• _WHAT IS BEING ASKED_: Search the material for the string "pattern", then show every line where it turns up.

• _EXCERPTED DATA_:
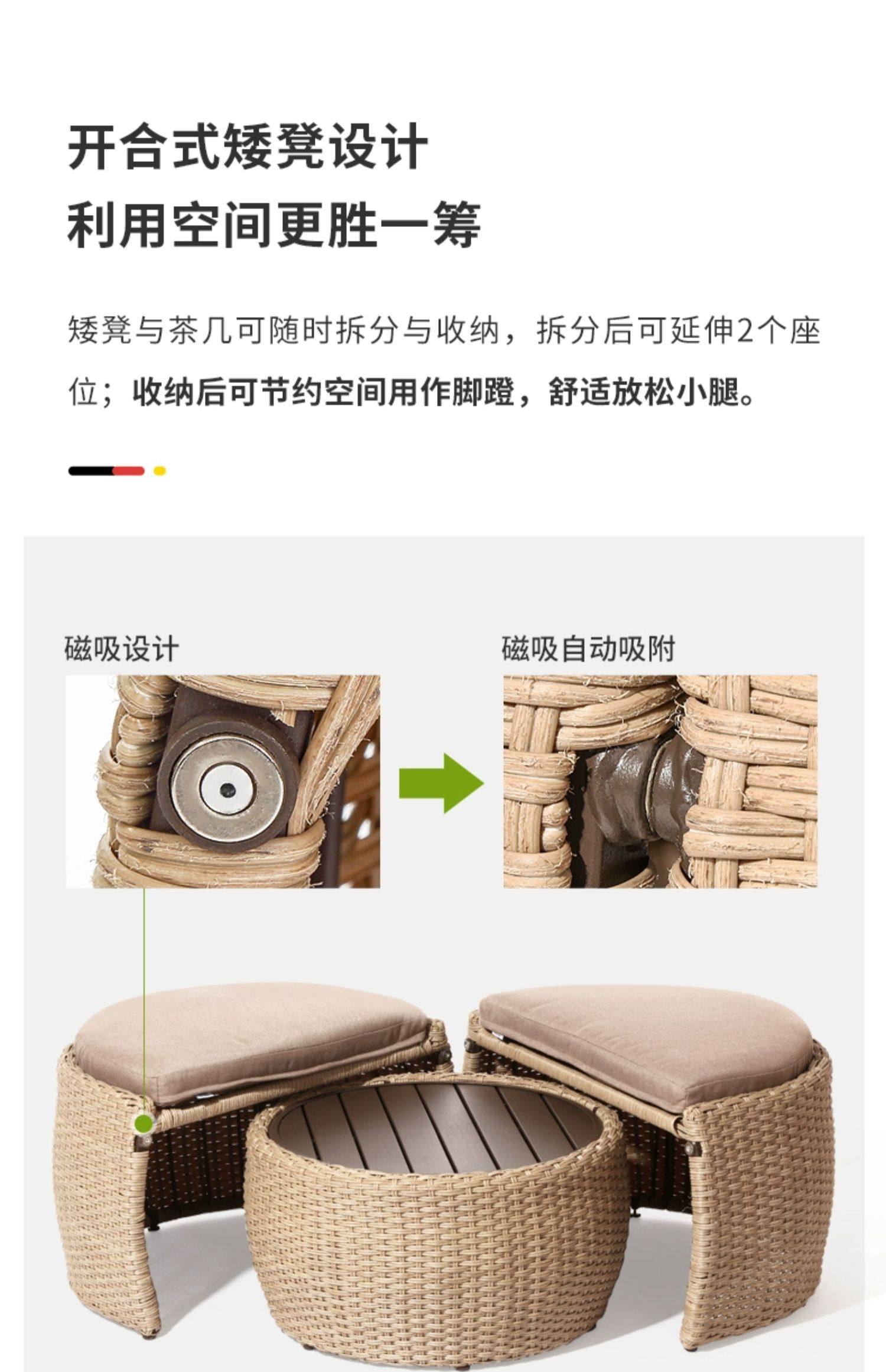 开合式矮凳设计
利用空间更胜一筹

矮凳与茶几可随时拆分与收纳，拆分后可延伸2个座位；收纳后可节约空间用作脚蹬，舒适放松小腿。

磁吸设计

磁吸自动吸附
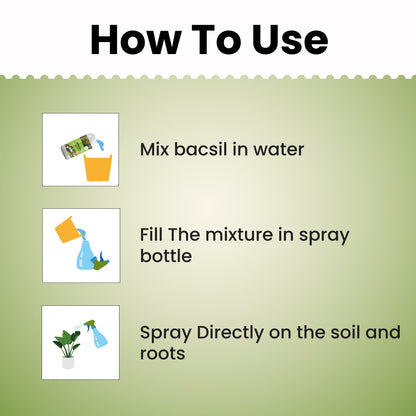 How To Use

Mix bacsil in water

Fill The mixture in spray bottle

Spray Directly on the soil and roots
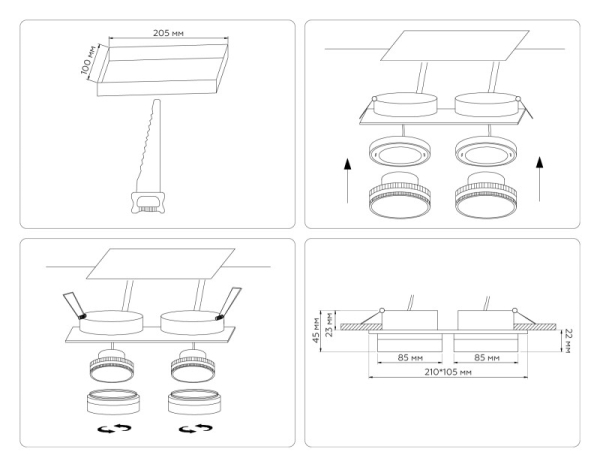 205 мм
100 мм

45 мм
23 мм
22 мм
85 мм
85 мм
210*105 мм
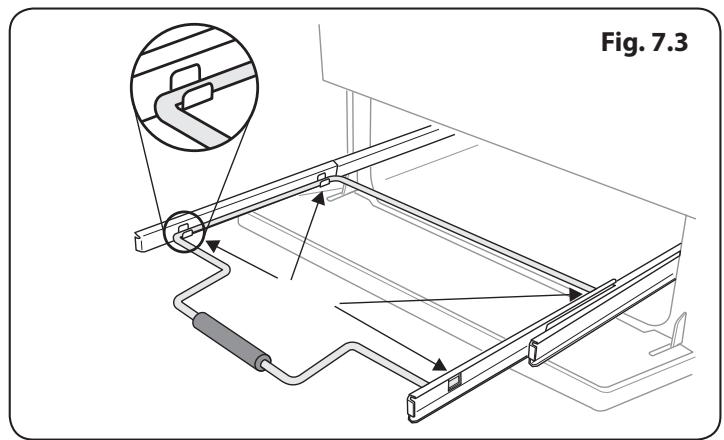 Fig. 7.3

==

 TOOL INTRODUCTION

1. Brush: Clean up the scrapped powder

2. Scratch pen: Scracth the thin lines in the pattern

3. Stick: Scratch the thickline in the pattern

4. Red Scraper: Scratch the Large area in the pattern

...

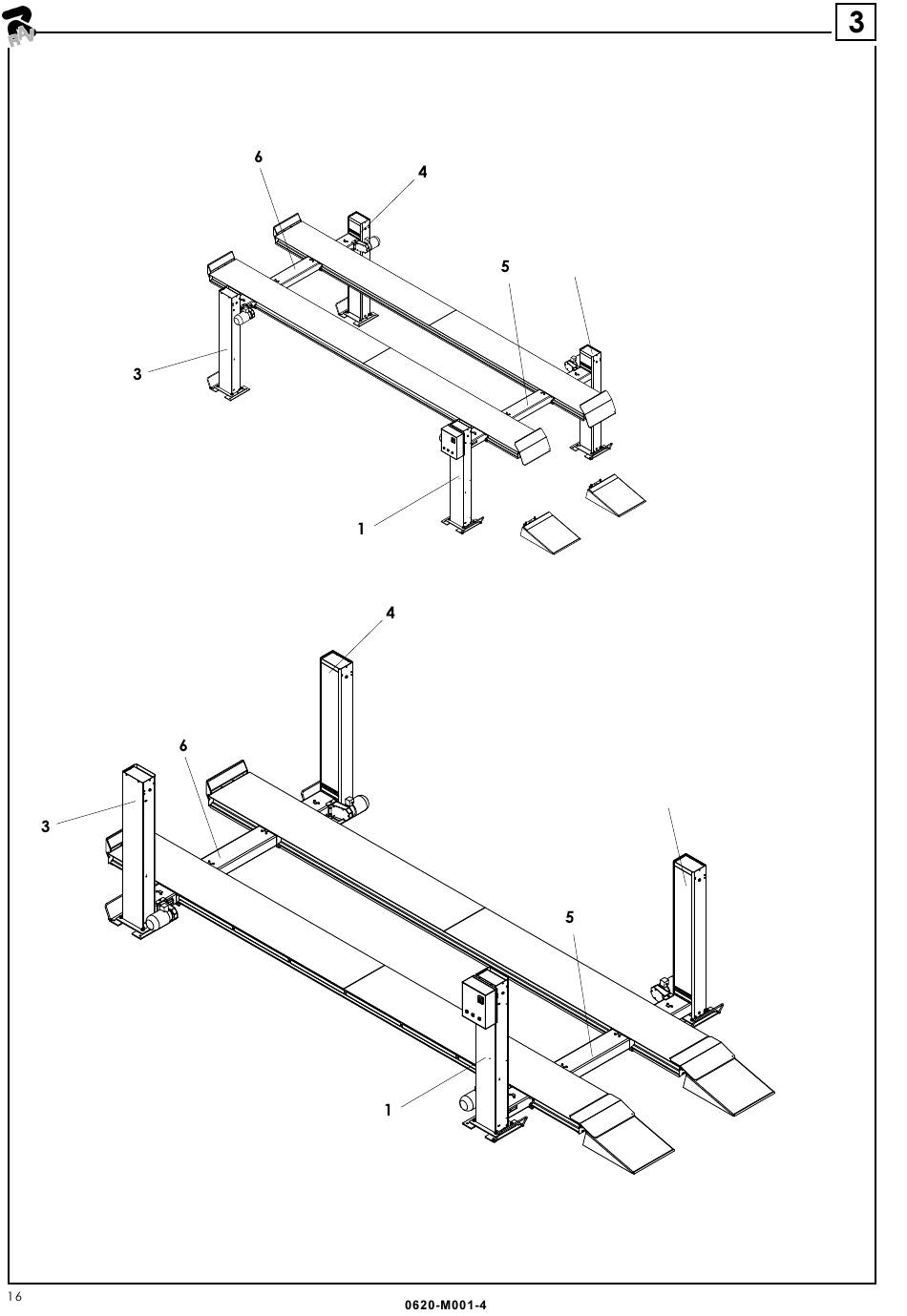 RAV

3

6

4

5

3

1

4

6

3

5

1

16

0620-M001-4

• _ANSWER BOX_:
2. Scratch pen: Scracth the thin lines in the pattern
3. Stick: Scratch the thickline in the pattern
4. Red Scraper: Scratch the Large area in the pattern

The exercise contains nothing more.